Scusate l’imprecisione del racconto: il meccanismo sarà senz’altro più sofisticato, a prova di fisco. Così come le regole che difendono l’enorme tesoretto “cash” in mano a Microsoft: più di 50 miliardi di dollari domiciliati a Dublino, lontano dalla scure del fisco Usa. Quando, pochi mesi fa, il colosso di Redmond ha acquisito il controllo di Skype, altro gioiello della new economy, il tragitto dei dollari è stato abbastanza breve: dall’Irlanda al Lussemburgo, sede legale di Skype. Il fisco, anche in quel caso, ha visto le briciole. E lo stesso accadrà nel caso dell’eventuale cessione di Rim, la casa produttrice del Blackberry, o Microsoft e Nokia. O ad Amazon, nel caso venisse scelto il colosso delle vendite a distanza di Jeff Bezos, nel mirino in Germania per l’uso disinvolto degli incentivi contro la disoccupazione: Amazon assume giovani come magazzinieri per i suoi depositi a termine, sfruttando i sussidi dei governi regionali, salvo poi licenziare e riassumere gli stessi addetti a distanza di tre mesi.
Basta leggere un quotidiano qualsiasi per raccogliere, nel giro di pochi giorni, esempi di questo genere. Salvo poi fare i conti con il salasso del potere d’acquisto dei salari di quella che fu la classe media italiana. Il Bel Paese, dicono le statistiche, si colloca al 22esimo posto su 34 nella classifica dei salari netti: 25.155 dollari (19.350 euro). Mille euro in meno della media Ocse e quasi 4 mila in meno della media dell’Ue a 15. Vero, ma non si creda che la situazione internazionale sia tanto diversa, al di là delle statistiche. Una recente indagine del Financial Times ha appena rivelato che, se la quota versata in salari rispetto al Pil negli Usa fosse la stessa del dopoguerra, i lavoratori avrebbero ricevuto nel 2011 la bellezza di 740 miliardi di dollari in più, ovvero 5 mila dollari in busta paga a testa.
Nel corso degli ultimi dieci anni, insomma, c’è stato negli Stati Uniti uno spostamento a favore del capitale rispetto al lavoro di 5 punti percentuali. In Europa occidentale, Italia in particolare, la situazione è diversa: una parte della forza lavoro, la più garantita e, in contemporanea, la meno dipendente dalla concorrenza (vedi Pubblica amministrazione) ha senz’altro difeso meglio il suo potere d’acquisto. Ma l’emergere dell’economia nera o sottopagata, non solo in Italia ma anche in Germania (dove non mancano i mestieri retribuiti 5 euro all’ora, come a Barletta) è servita ad abbassare la media del costo del lavoro effettivo. Quello che non è protetto dall’articolo 18, per intenderci, ultima versione dell’ipocrisia nostrana a danno dei nuovi e vecchi sfruttati (contrattisti senza garanzie, cinquantenni messi alla porta, giovani senza alcun potere contrattuale).
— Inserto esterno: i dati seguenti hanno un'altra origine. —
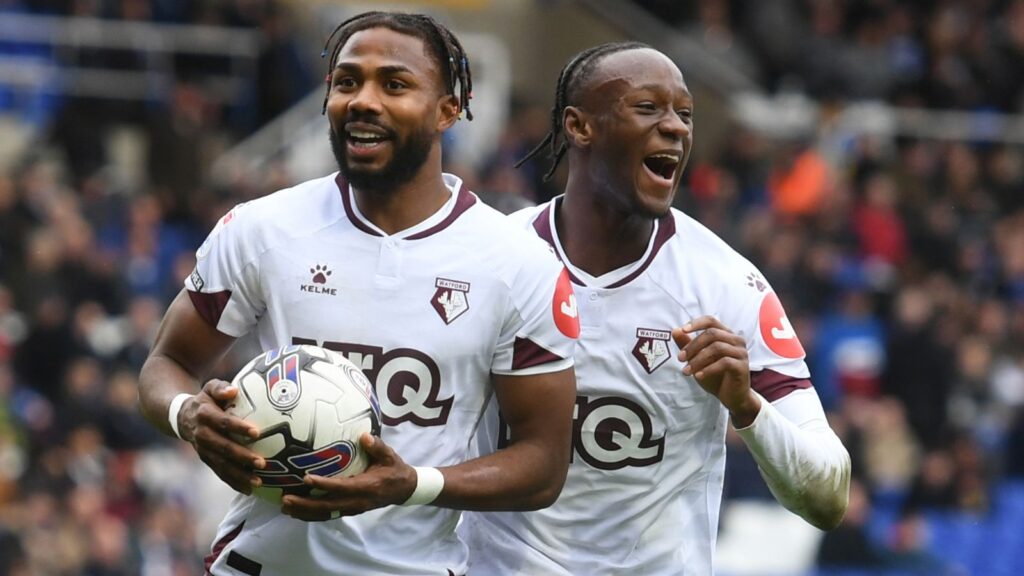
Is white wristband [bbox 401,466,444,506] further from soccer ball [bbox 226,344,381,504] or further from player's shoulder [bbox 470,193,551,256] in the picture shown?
player's shoulder [bbox 470,193,551,256]

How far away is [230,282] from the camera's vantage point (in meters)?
5.37

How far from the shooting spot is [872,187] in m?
18.1

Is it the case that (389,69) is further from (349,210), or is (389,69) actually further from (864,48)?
(864,48)

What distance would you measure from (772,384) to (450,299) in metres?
1.12

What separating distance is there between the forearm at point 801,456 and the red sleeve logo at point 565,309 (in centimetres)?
58

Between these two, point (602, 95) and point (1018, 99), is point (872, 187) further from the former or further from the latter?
point (602, 95)

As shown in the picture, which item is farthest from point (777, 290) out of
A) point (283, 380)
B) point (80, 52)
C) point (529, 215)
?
point (283, 380)

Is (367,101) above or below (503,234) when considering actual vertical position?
above

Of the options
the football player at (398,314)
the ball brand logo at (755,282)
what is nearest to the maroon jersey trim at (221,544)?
the football player at (398,314)

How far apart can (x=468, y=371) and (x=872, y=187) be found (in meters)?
13.3

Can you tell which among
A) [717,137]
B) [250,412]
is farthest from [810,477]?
[717,137]

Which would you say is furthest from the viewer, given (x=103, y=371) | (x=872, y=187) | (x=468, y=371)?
(x=872, y=187)

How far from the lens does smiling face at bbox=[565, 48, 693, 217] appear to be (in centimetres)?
586

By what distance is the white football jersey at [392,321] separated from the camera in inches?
207
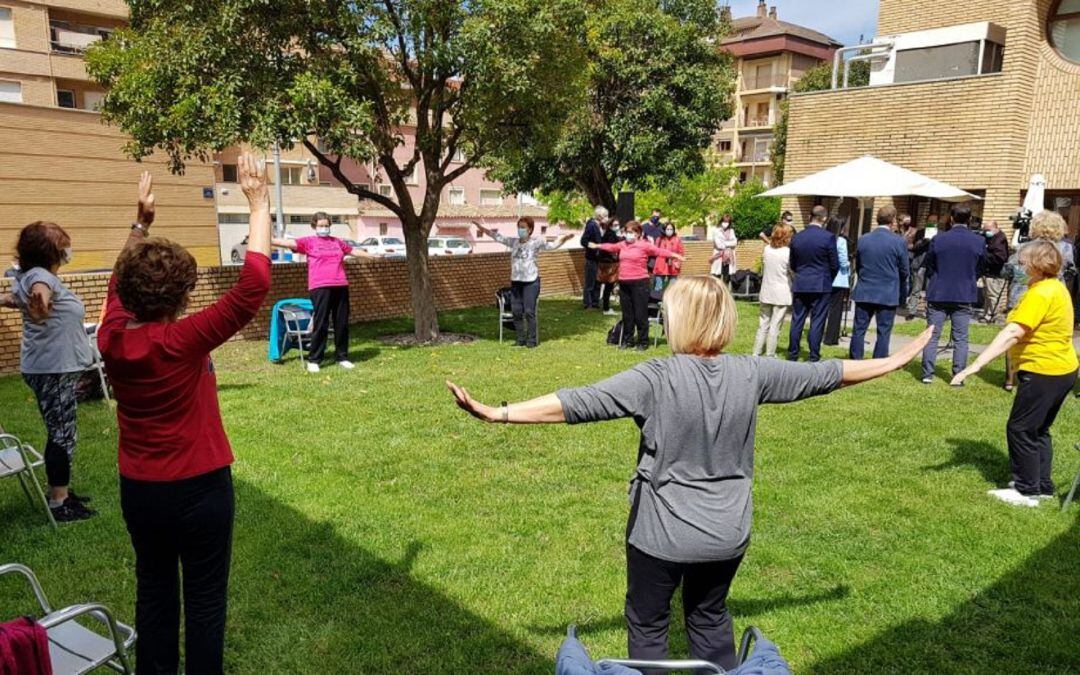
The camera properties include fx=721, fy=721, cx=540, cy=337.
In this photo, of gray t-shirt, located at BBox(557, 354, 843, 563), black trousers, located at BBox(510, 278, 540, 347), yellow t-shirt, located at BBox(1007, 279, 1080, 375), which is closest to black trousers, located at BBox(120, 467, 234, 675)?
gray t-shirt, located at BBox(557, 354, 843, 563)

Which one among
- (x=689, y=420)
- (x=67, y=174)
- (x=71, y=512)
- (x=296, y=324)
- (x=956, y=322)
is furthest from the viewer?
(x=67, y=174)

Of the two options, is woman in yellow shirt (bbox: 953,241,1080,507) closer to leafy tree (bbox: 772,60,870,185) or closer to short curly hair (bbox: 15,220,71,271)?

Fa una certa impressione mettere a confronto la ricchezza esentasse dei pochi privilegiati (non solo in Usa, pensate al collocamento delle azioni Prada, società di diritto olandese, alla Borsa di Hong Kong, Paradiso fiscale impenetrabile…) rispetto alla povertà progressiva di quelli che futrono colletti bianchi o blu. Colpa della crisi, verrebbe da pensare. A torto. In passato, basti pensare alle recessioni anni Settanta, la vittima delle crisi era il profitto, mentre il lavoro era in parte protetto da meccanismi di indicizzazione dei salari o dalla forza sul posto di lavoro. L’uscita dalla recessione, anzi, coincideva con nuove assunzioni e nuovi investimenti per conquistare con nuovi prodotti quote di merctao. Oggi, al contrario, la recessione non ha intaccato in molti casi i profitti (è il caso della tecnologia, ma anche delle aziende che esportano). Al contrario sta pesando in maniera rilevante sui portafogli.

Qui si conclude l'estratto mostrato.